To get closer to a usable calling setup, I needed a separate RTC-focused stack.

Why I Split It Out

I did not want to bolt real-time media services into the main Matrix stack without clear boundaries.

So I treated MatrixRTC as its own component group:

  • a media transport service,
  • a small auth service for issuing RTC-related tokens,
  • its own container set,
  • its own runtime config,
  • and its own Unix-user boundary.

That matched the way I was already operating the rest of the infrastructure.

The Main Design Constraint

Calls are more demanding than normal API traffic.

I had to think about:

  • reverse-proxied control traffic,
  • media ports,
  • possible TCP fallback,
  • and how the client learns where the RTC service lives.

That meant the work was not just "start another container." It was really a combination of:

  • app discovery,
  • transport design,
  • auth integration,
  • and firewall discipline.

Why I Kept It Separate From The Main Matrix User

Using a separate stack identity for the RTC side made the whole system easier to reason about.

It gave me:

  • separate logs,
  • separate Vault access,
  • separate secrets,
  • and less chance that a call-specific problem would spill into the main homeserver runtime.
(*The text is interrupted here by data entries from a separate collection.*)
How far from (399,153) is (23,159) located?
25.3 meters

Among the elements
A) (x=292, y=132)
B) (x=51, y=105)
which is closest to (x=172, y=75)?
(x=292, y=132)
That separation also made it easier to decide what the RTC stack was allowed to know and what it was not.

The Real Takeaway

The call stack taught me that "feature complete" infrastructure is often just layered infrastructure.

The moment I stopped treating calls as a little Synapse add-on and started treating them as a proper service boundary, the architecture became much clearer.

That pattern repeated across the whole Matrix project:

  • split responsibilities,
  • keep identities narrow,
  • and accept that the clean design usually needs one more component than the first quick draft.